What is required: Update the SEC player rundown by writing out everything from "Georgia: Terry Godwin, WR" down to "the game plan.", with "signal-caller" changed to "passer".

Excerpt to read:
+--

Florida: Antonio Callaway, WR
Analysis: Callaway is a game-changer. You saw it last season when he racked up 678 yards and 4 touchdowns as a freshman. The Gators are still trying to figure out their starting quarterback situation, but things are made much easier when you possess a receiver with blazing speed in Callaway. The rising sophomore is dealing with some discipline issues right now and has recently been allowed to attend classes and use team facilities.
Kentucky: Boom Williams, RB
Analysis: Kentucky needs Williams to bring the boom (I’ll see myself out). If you can get by that horrible joke, let me explain my decision. Williams is one of the most underrated weapons in the SEC, and rushed for 855 yards and 6 touchdowns in just 10 games last season. Establishing a successful running game behind Williams will be key for the Wildcats, who will start rising sophomore Drew Barker at quarterback. Working off of a strong rushing attack and implementing some play-action passes could make things easier on Barker.
Georgia: Terry Godwin, WR
Analysis: Yes, the Bulldogs do have running backs Nick Chubb and Sony Michel. Both have proven their ability to carry the Georgia offense, but somebody is going to have to catch the ball from whoever starts at quarterback. The Bulldogs picked up 10 wins last season without a great signal-caller, so we went with the team’s No. 1 playmaker at receiver. Expectations are high this season for the former 5-star recruit. No other returning Bulldogs receiver caught more than 12 passes last season (Godwin has 35 catches), and Godwin will be crucial for the Bulldogs to add some diversity to the game plan.
Missouri: Drew Lock, QB
Analysis: The Tigers have a handful of problems, but the team isn’t going to succeed without improved play from quarterback Drew Lock. The rising sophomore tossed 4 touchdowns and 8 interceptions last season in 12 games. Missouri does return its leading rusher in rising junior Ish Witter, but the 5-foot-10, 190-pound back isn’t the type of player who takes over games. He did not record a single 100-yard rushing performance last season, and Lock will have to make the Tigers’ offense go.
South Carolina: T.J. Holloman, LB
Analysis: Holloman was going to a key piece to the Gamecocks defense next season, but became THE piece when coach Will Muschamp announced that linebacker Skai Moore will be miss the entire season after undergoing successful neck fusion surgery in early June. Moore led South Carolina with 111 tackles last season, and Holloman will be left to pick up the slack. The rising senior collected 63 tackles last season, and will be the teams top returning tackler next season with Moore out of the fold.

+--

Listed entries:
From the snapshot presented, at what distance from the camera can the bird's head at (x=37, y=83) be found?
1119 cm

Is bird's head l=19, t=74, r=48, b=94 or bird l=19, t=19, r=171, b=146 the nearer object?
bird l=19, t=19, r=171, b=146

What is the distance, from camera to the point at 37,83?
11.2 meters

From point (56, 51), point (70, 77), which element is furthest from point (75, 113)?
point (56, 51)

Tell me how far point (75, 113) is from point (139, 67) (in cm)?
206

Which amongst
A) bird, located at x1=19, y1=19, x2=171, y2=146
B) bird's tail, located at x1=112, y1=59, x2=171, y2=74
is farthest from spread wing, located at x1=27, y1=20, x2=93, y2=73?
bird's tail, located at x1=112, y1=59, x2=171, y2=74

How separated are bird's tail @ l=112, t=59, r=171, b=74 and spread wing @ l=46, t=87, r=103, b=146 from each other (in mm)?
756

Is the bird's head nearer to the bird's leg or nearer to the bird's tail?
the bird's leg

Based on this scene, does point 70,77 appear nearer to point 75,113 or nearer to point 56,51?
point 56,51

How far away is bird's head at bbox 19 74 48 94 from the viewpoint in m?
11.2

+--

Exercise answer:
Georgia: Terry Godwin, WR
Analysis: Yes, the Bulldogs do have running backs Nick Chubb and Sony Michel. Both have proven their ability to carry the Georgia offense, but somebody is going to have to catch the ball from whoever starts at quarterback. The Bulldogs picked up 10 wins last season without a great passer, so we went with the team’s No. 1 playmaker at receiver. Expectations are high this season for the former 5-star recruit. No other returning Bulldogs receiver caught more than 12 passes last season (Godwin has 35 catches), and Godwin will be crucial for the Bulldogs to add some diversity to the game plan.